We identified the novel KIF5B-EGFR rearrangement through NGS. Traditional methods for detection of EGFR fusion have limitations. Immunohistochemistry and fluorescence in situ hybridization depend on diagnostic expertise, and reverse-transcriptase polymerase chain reaction is unable to detect novel chromosomal rearrangements. Compared with traditional methods, NGS allows for multiplex testing and enables the detection of known as well as uncommon genomic events. More and more rare or atypical EGFR mutations have been identified through NGS.

KIF5B is located on the short arm of human chromosome 10 and encodes member 5B of the kinesin family of proteins. Its product is a component of a motor protein complex that is associated with microtubules and mediates the transport of organelles within eukaryotic cells.7 There is currently no report on KIF5B-EGFR. In this case, we provided the first report of a patient with the fusion of KIF5B exon15 to EGFR exon 18 that contains the EGFR tyrosine kinase domain in a primary lung adenocarcinoma. Konduri et al described five patients with metastatic lung cancer whose tumors harbored EGFR fusions and verified that Ba/F3 cells expressing EGFR-RAD51 were sensitive to different first-third generation EGFR-TKI drugs in vitro.4 Afatinib is an irreversible inhibitor of the ErbB family that is expected to inhibit tumors with activating EGFR mutations more strongly than are reversible EGFR-TKIs. Several clinical trials have shown favorable PFS with acceptable toxicity profiles for combination therapy consisting of bevacizumab and EGFR-TKIs in untreated EGFR-mutant tumors.810 In consideration of the synergistic effects of afatinib and bevacizumab, we experimentally treated the KIF5B-EGFR patient with afatinib and bevacizumab. The patient exhibited a significant partial response after treatment with afatinib and bevacizumab for 2 months.

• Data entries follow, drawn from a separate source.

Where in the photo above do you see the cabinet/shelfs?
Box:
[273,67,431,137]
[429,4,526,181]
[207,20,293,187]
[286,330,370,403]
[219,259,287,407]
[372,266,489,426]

It is worth noting that in this patient, although the lesion progressed after treatments of moxifloxacin and voriconazole, co-infection cannot be ruled out absolutely. Besides, the possibility of delayed absorption of lung infiltrations caused by fungal infection should not be neglected. In addition, the favorable response of the patient to anti-tumor therapy should be attributed to the combined effects of afatinib and bevacizumab. We did not explore the mechanism of EGFR-TKI on this new target, which can be a direction for future efforts.


In the present case, the patient of lung adenocarcinoma with KIF5B-EGFR fusion achieved a remarkable remission from treatment with EGFR-TKIs and the monoclonal antibody to vascular endothelial growth factor A. We provided case experiences supporting the use of afatinib and bevacizumab for treatment of the patients with NSCLC who are harboring KIF5B-EGFR fusion.


We thank Dr. Yuanyuan Xu and Yibing He for their great efforts in the care for this patient, and we also thank Dr. Xianfa Xu for his great help in the preparation of pathological images.


The authors report no conflicts of interest in this work.